In this era of transient competitive advantage you need to look at much more than just your strengths. You need to be agile and adept at finding market gas and opportunities, not be fixed to one set of strategies based around a constantly changing competitive advantage.

The combination of the digital economy and globalisation means that competitors can come from anywhere. In the taxi industry they don’t just come from other taxi companies any more. They don’t come from a better public transport. They come from another industry altogether – the single car driver. This means that they can’t respond just by lobbying government to “do something about Uber” or to compete against “unsafe Uber drivers”. If they do only that they are missing the whole point, that the old ways of measuring their competition are gone.

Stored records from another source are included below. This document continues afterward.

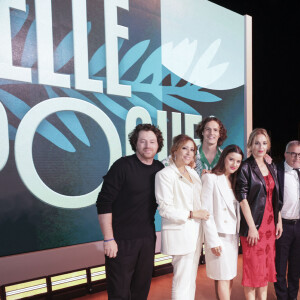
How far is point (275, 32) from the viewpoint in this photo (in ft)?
27.5

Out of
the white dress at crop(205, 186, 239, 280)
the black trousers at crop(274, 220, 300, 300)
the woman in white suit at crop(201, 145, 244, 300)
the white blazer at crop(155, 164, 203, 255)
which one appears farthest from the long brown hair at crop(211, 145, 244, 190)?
the black trousers at crop(274, 220, 300, 300)

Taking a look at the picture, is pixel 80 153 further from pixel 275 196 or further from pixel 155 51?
pixel 275 196

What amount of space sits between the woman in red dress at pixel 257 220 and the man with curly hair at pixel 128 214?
730mm

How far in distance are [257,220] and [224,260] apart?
1.30 feet

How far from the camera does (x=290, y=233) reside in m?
2.57

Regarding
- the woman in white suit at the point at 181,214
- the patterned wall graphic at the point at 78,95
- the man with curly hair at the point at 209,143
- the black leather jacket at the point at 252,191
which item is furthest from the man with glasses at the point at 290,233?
the patterned wall graphic at the point at 78,95

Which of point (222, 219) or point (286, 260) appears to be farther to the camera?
point (286, 260)

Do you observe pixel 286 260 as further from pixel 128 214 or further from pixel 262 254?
pixel 128 214

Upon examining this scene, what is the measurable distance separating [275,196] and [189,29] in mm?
2635

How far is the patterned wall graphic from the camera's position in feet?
8.86

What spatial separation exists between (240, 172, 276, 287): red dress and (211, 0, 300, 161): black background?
4747mm

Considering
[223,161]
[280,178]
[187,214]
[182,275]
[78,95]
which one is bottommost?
[182,275]

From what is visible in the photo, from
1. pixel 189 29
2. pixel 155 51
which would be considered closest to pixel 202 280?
pixel 155 51

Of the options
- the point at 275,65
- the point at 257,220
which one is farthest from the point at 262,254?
the point at 275,65
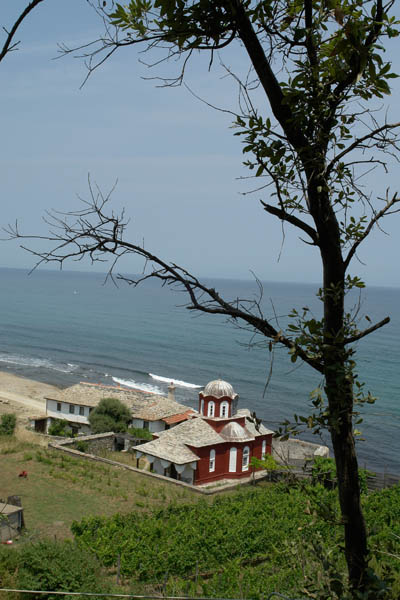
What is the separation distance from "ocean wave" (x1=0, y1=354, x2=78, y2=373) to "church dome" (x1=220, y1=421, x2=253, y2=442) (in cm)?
4229

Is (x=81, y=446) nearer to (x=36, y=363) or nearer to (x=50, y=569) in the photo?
(x=50, y=569)

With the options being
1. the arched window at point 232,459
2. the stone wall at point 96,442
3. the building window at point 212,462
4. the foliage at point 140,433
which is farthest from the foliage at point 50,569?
the foliage at point 140,433

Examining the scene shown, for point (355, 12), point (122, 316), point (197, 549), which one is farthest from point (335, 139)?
point (122, 316)

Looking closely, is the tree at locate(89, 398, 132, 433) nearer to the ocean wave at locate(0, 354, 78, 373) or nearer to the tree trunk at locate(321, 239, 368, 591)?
the ocean wave at locate(0, 354, 78, 373)

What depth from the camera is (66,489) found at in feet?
86.4

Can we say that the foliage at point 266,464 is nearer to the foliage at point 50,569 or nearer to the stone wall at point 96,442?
the foliage at point 50,569

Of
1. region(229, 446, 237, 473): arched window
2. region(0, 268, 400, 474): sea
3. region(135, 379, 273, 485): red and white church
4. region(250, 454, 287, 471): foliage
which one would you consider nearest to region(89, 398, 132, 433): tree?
region(135, 379, 273, 485): red and white church

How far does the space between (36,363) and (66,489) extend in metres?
52.3

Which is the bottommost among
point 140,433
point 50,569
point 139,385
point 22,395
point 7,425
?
point 22,395

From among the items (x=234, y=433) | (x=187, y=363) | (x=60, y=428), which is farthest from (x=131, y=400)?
(x=187, y=363)

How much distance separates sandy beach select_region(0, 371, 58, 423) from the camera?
4965cm

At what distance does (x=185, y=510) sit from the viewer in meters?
22.9

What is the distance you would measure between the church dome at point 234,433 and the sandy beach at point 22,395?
20.1 meters

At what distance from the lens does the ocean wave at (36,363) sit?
72875mm
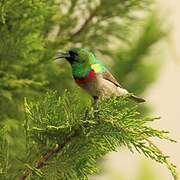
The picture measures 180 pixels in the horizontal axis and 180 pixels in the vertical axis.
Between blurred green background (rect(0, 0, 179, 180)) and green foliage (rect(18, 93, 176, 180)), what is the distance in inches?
8.8

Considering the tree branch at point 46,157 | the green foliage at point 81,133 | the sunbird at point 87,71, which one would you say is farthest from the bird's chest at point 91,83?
the tree branch at point 46,157

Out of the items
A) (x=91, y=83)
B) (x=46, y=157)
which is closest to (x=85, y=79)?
(x=91, y=83)

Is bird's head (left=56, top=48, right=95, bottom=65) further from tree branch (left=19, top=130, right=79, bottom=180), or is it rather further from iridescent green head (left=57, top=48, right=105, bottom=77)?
tree branch (left=19, top=130, right=79, bottom=180)

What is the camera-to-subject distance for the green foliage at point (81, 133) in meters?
1.46

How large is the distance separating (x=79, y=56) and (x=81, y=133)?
50 centimetres

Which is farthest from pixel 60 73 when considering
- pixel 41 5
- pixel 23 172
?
pixel 23 172

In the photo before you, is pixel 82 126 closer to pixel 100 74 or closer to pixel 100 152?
pixel 100 152

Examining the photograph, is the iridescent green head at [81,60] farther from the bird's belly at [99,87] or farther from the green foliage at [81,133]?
the green foliage at [81,133]

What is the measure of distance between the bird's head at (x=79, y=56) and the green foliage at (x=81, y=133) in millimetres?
352

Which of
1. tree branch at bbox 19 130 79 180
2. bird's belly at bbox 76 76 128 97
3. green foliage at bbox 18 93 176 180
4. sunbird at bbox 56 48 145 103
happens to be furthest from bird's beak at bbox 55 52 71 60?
tree branch at bbox 19 130 79 180

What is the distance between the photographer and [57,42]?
6.81 ft

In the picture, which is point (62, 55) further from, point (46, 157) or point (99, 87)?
point (46, 157)

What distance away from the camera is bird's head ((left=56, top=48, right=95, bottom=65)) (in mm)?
1947

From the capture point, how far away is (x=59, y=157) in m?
1.56
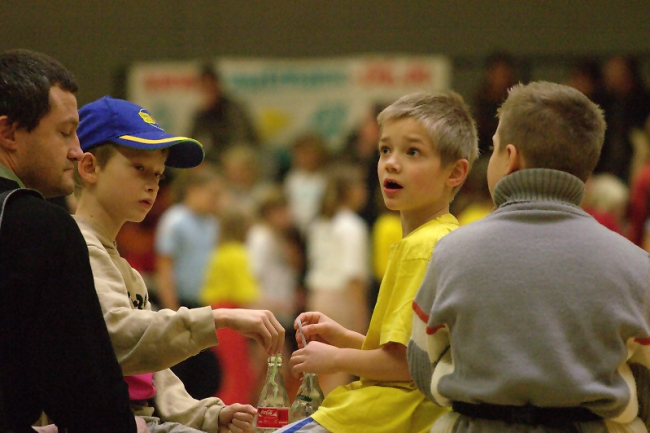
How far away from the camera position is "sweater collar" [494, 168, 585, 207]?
2080 mm

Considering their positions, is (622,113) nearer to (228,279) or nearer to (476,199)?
(476,199)

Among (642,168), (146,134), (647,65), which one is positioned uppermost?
(146,134)

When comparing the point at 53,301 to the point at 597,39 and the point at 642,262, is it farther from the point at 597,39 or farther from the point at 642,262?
the point at 597,39

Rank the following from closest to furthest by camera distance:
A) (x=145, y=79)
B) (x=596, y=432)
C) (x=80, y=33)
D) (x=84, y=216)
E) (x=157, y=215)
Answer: (x=596, y=432), (x=84, y=216), (x=157, y=215), (x=145, y=79), (x=80, y=33)

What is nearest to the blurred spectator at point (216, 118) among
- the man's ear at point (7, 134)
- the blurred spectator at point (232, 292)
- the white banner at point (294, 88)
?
the white banner at point (294, 88)

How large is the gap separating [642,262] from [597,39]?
7438 millimetres

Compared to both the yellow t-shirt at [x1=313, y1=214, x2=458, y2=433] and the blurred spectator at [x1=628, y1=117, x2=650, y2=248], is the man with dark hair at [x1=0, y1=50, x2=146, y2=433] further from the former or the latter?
the blurred spectator at [x1=628, y1=117, x2=650, y2=248]

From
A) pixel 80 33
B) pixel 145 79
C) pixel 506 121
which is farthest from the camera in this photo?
pixel 80 33

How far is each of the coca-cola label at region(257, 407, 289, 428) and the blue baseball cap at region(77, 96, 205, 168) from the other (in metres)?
0.80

Shifting your strategy in this new age takes the ability to be alert about what’s going on in your industry, and having the ability to react in untraditional ways. Instead of harking back to what should have been done (“Uber is unsafe”) you need to look for opportunities in the new space. Taxi companies for example can aim to be far more responsive.

You need to have an external and forward focus rather than backward looking and you need to be able to move early before the warning appears.

Agility also needs you to rethink your resources. Newspapers all over the world operated in the era of the internet, and yet they attempted to shore up core business by creating strategies to start new titles, reduce printing costs by changing format, offer advertising specials. Not many seized the new opportunity and saw that internet was the future of classified advertising until too late.

The key to combating changing competitive advantage is to continuously reconfigure – moving core business if you have to in order to meet your market. For business owners this needs a big change in mindset. You may need to stop seeing yourself as one thing and instead open yourself to providing what service is actually needed in your industry. Kodak saw it self as supplier of top quality film. It’s gone. What would have happened if it had seen itself as a provider of media, in whatever form?

Here’s a few examples of how core business might change within your industry:-

  • Yoga studio to Wellness studio
  • Accountant to Digital Financial Services
  • Auto-mechanic to Specialist Auto-Brand services
  • Secretarial Service to Virtual Assistant

In today’s digital economy, not many of us can stay “just one thing”. We need to be aware of what’s happening in our industry and be agile enough to change the way we see ourselves.